- Extrait étudié
------------

L’expérience confirme l’écart béant entre les promesses d’une expression sans garde-fous avancées par certaines plates-formes à leurs débuts et les pratiques qui finissent par prendre forme sur celles-ci. Créées au cours des dernières années, les plates-formes Parler, Gettr ou Truth Social, s’étaient d’emblée présentées comme étant un refuge pour la liberté d’expression. Dans les faits, elles se sont rapidement converties à un filtrage intensif des contenus publiés par leurs utilisateurs, par exemple s’agissant de posts dénonçant l’invasion du Capitole par les partisans de Donald Trump le 6 janvier 2021. En outre, ces décisions de retrait se prennent souvent sur la base de critères non transparents, puisque leurs conditions d’utilisation sont parfois extrêmement succinctes ou se limitent à des formulations génériques sur ce point.

Même l’homme le plus riche du monde est soumis à des contraintes économiques

Le jour même de la prise de contrôle, le nouveau patron a tenu à rassurer les annonceurs sur le fait que la plate-forme ne deviendrait pas « un enfer où tout est permis », reconnaissant de fait la nécessité de la modération.

------------

- Travail à faire
1. Indiquez si chacune des affirmations suivantes est conforme à l'extrait sur la modération des plates-formes : (a) Parler, Gettr et Truth Social se sont présentées dès leur création comme un refuge pour la liberté d'expression ; (b) les conditions d'utilisation de ces plates-formes exposent toujours en détail les critères de retrait des contenus ; (c) le nouveau patron a assuré aux annonceurs que la plate-forme deviendrait un espace sans aucune règle. Répondez par oui ou par non, en citant les mots de l'extrait qui permettent de trancher.
2. Recopiez fidèlement le passage de l'extrait sur la modération des plates-formes qui commence par « Même l’homme le » et se poursuit jusqu'à « de la modération. ».
3. Prolongez l'extrait sur la modération des plates-formes à partir de sa dernière phrase.
Le matériel fourni n'est d'aucune utilité pour traiter les consignes.

- Matériel disponible
------------

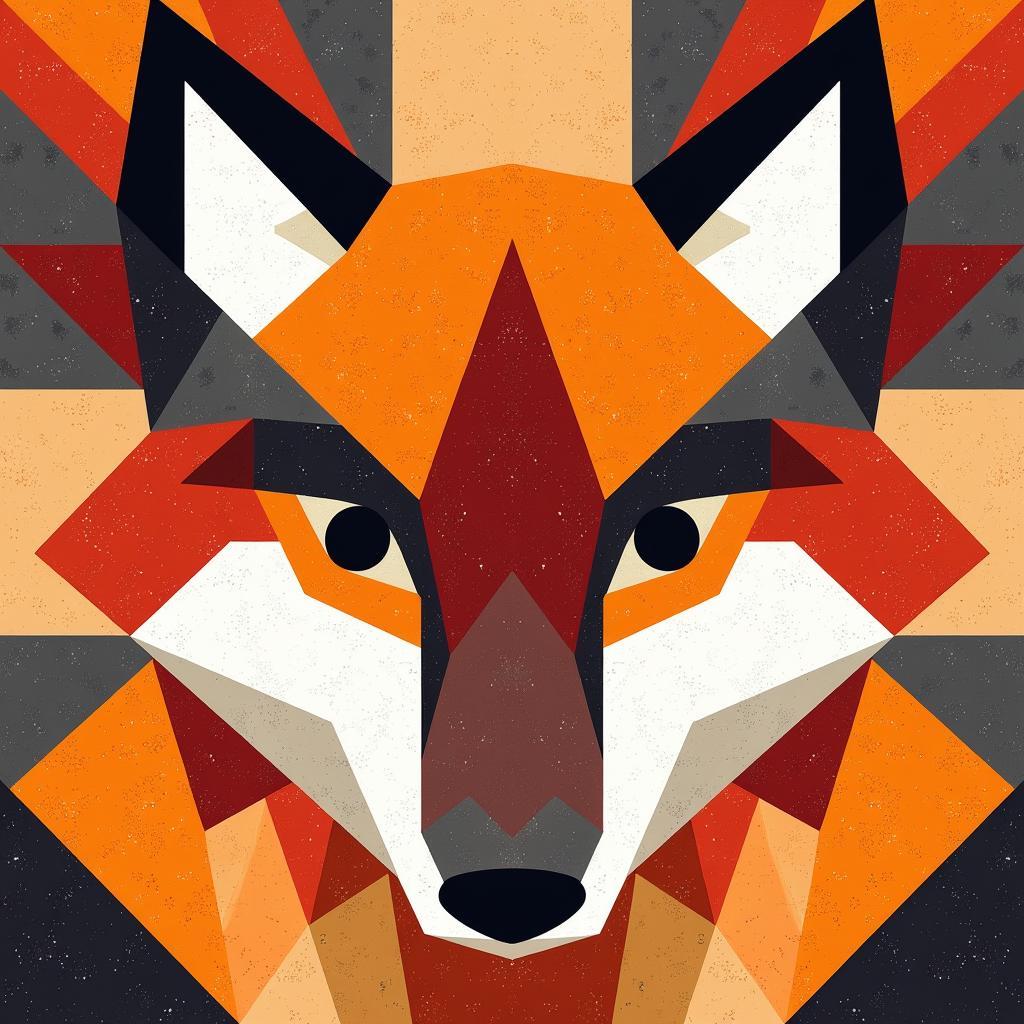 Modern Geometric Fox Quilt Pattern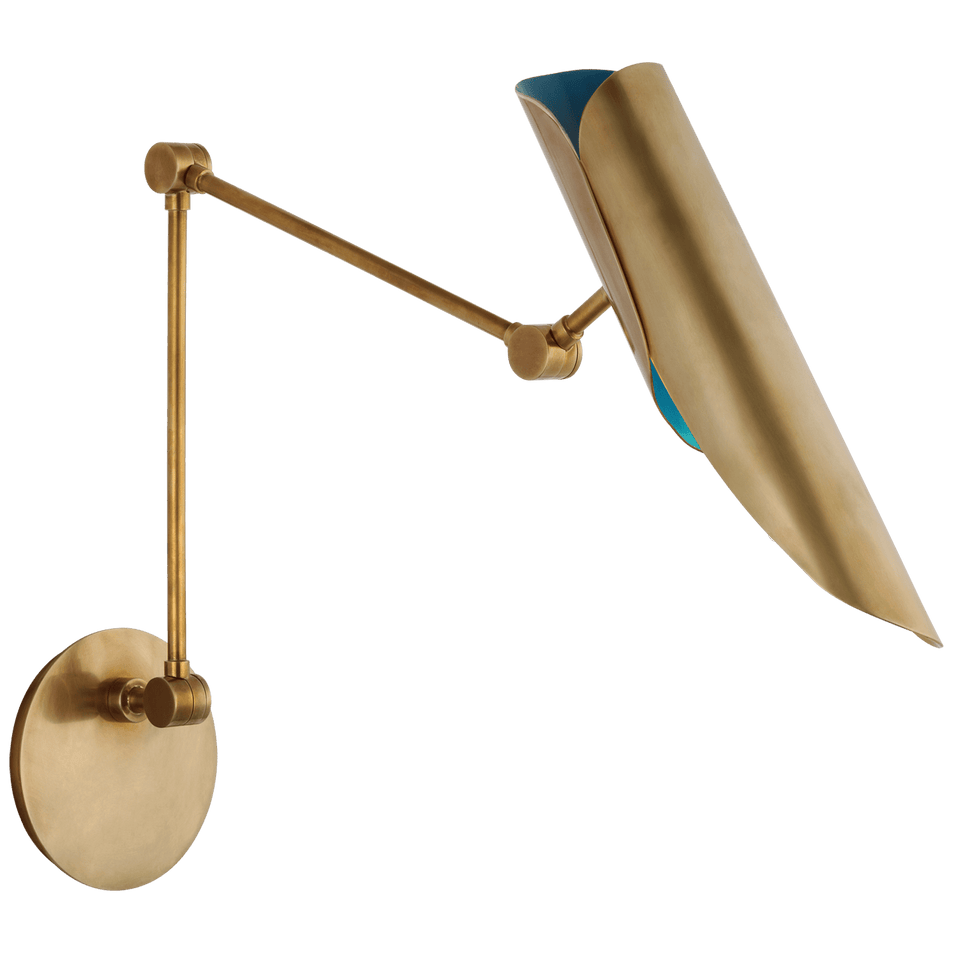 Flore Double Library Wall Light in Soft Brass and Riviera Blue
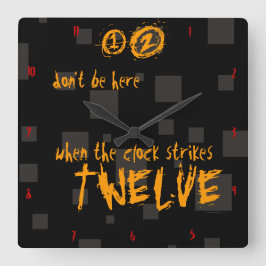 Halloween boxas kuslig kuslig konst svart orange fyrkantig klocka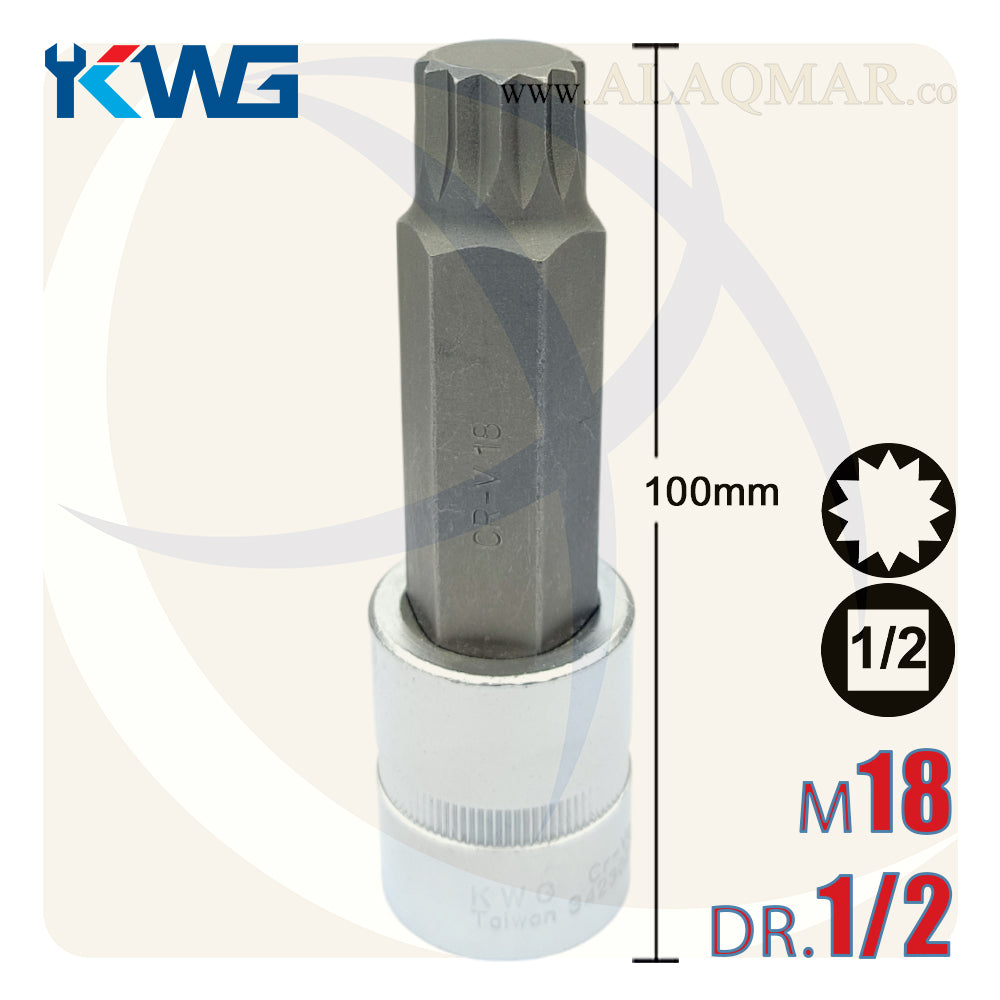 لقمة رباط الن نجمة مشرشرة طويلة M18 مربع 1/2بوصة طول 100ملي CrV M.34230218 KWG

------------

- Réponses attendues
1.
(a) Oui : « s’étaient d’emblée présentées comme étant un refuge pour la liberté d’expression ».
(b) Non : « leurs conditions d’utilisation sont parfois extrêmement succinctes ou se limitent à des formulations génériques sur ce point ».
(c) Non : « le nouveau patron a tenu à rassurer les annonceurs sur le fait que la plate-forme ne deviendrait pas « un enfer où tout est permis » ».

2.
Même l’homme le plus riche du monde est soumis à des contraintes économiques

Le jour même de la prise de contrôle, le nouveau patron a tenu à rassurer les annonceurs sur le fait que la plate-forme ne deviendrait pas « un enfer où tout est permis », reconnaissant de fait la nécessité de la modération.

3.
Il ne peut en effet ignorer l’impératif économique de préserver la capacité d’attraction de cet environnement numérique pour l’utilisateur moyen, et donc pour les compagnies qui souhaitent y déployer leurs efforts publicitaires. Tout sauf un détail pour une entreprise qui, pour l’heure, tire 90 % de ses revenus de la publicité.

Conscientes de la force de ce moyen de pression, plus d’une cinquantaine d’ONG ont récemment publié une lettre ouverte adressée aux vingt entreprises qui investissent le plus en publicité sur Twitter, pour les enjoindre à exiger que soient conservées les « pratiques basiques de modération déjà en vigueur sur la plate-forme ». Plusieurs compagnies ont d’ores et déjà annoncé suspendre leurs dépenses de marketing sur le réseau social. Bien que Musk ait cherché à rassurer en rappelant que les règles et pratiques existantes restaient pour l’heure toujours en place, il a également insisté le caractère provisoire de cette situation.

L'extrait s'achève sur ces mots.